Testo selezionato:
========================
L’ipomagnesemia è di solito definita dalla presenza di livelli sierici di Mg <1,7 mg/dl (Blaine, 2015 [2]).

È un fattore di rischio cardiovascolare nella popolazione generale e nei pazienti con insufficienza renale (Sakaguchi, 2014 [3]). Spesso decorre asintomatica; nei casi più gravi può causare disturbi neuromuscolari, con tremori, crampi muscolari, convulsioni, aritmie, nausea. Spesso coesistono ipokaliemia ed ipocalcemia. Le cause più comuni sono diarrea, malassorbimento, alcolismo, iperaldosteronismo primitivo, sindrome dell’intestino corto e farmaci (diuretici, ciclosporina, cisplatino, amfotericina B).

MATERIALI E METODI

Descriviamo il caso di un paziente affetto da insufficienza renale terminale che manifestava ipomagnesemia sintomatica durante la fase di addestramento alla dialisi peritoneale (DP).

RISULTATI

Un uomo bengalese di 58 anni giungeva alla nostra attenzione per riscontro occasionale di uremia terminale secondaria a nefropatia proteinurica non accertata istologicamente. In anamnesi: ipertensione arteriosa, cardiopatia ischemica, vasculopatia polidistrettuale, BPCO. La terapia domiciliare comprendeva esomeprazolo, amlodipina, ramipril, metoprololo. Edotto sulle possibili terapie sostitutive della funzione renale, il paziente optava per la terapia dialitica peritoneale. In terza giornata di addestramento alla CAPD, il paziente riferiva comparsa di tremori invalidanti, nausea e vomito. Agli esami ematochimici venivano riscontrate ipomagnesemia (Mg 0,32 mg/dl), ipocalcemia (Ca corretto 7,2 mg/dl) ed ipokaliemia (K 3,3 mEq/l). La sodiemia era nella norma. La magnesiuria era pari a 1 mg/dl (v.n. 4,1-13,9 mg/dl). La funzione renale era stabile (creatinina 7,7 mg/dl, urea 155 mg/dl), con diuresi conservata. L’ECG risultava nella norma. Dopo supplementi di Ca, K e Mg per os, e.v. e con la soluzione dialitica, l’ipocalcemia e l’ipokaliemia si correggevano, mentre persisteva l’ipomagnesemia. Pertanto, nell’ipotesi di una causa iatrogena, si sospendeva l’inibitore di pompa protonica (IPP). In un mese il Mg si normalizzava (1,7 mg/dl), con risoluzione della sintomatologia e completamento dell’addestramento (Fig. 2).
========================
Istruzioni operative:
Trascrivi dal testo sull'ipomagnesemia tutto ciò che va da «L’ipomagnesemia è di» fino a «dialisi peritoneale (DP).», estremi inclusi. I dati riportati di seguito provengono da una fonte diversa.

Dati seguenti:
========================
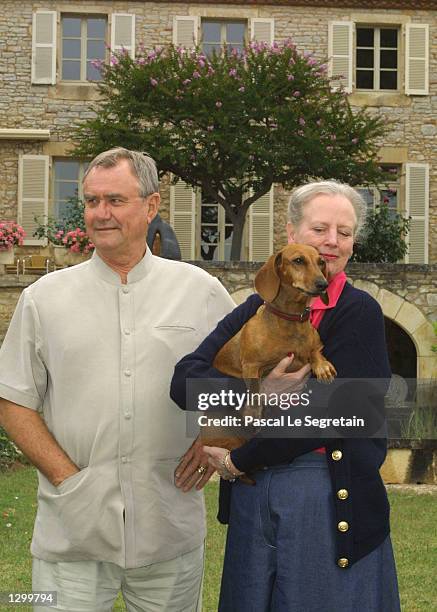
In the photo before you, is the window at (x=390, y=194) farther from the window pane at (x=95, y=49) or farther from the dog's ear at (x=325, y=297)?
the dog's ear at (x=325, y=297)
========================
Risposta scritta:
L’ipomagnesemia è di solito definita dalla presenza di livelli sierici di Mg <1,7 mg/dl (Blaine, 2015 [2]).

È un fattore di rischio cardiovascolare nella popolazione generale e nei pazienti con insufficienza renale (Sakaguchi, 2014 [3]). Spesso decorre asintomatica; nei casi più gravi può causare disturbi neuromuscolari, con tremori, crampi muscolari, convulsioni, aritmie, nausea. Spesso coesistono ipokaliemia ed ipocalcemia. Le cause più comuni sono diarrea, malassorbimento, alcolismo, iperaldosteronismo primitivo, sindrome dell’intestino corto e farmaci (diuretici, ciclosporina, cisplatino, amfotericina B).

MATERIALI E METODI

Descriviamo il caso di un paziente affetto da insufficienza renale terminale che manifestava ipomagnesemia sintomatica durante la fase di addestramento alla dialisi peritoneale (DP).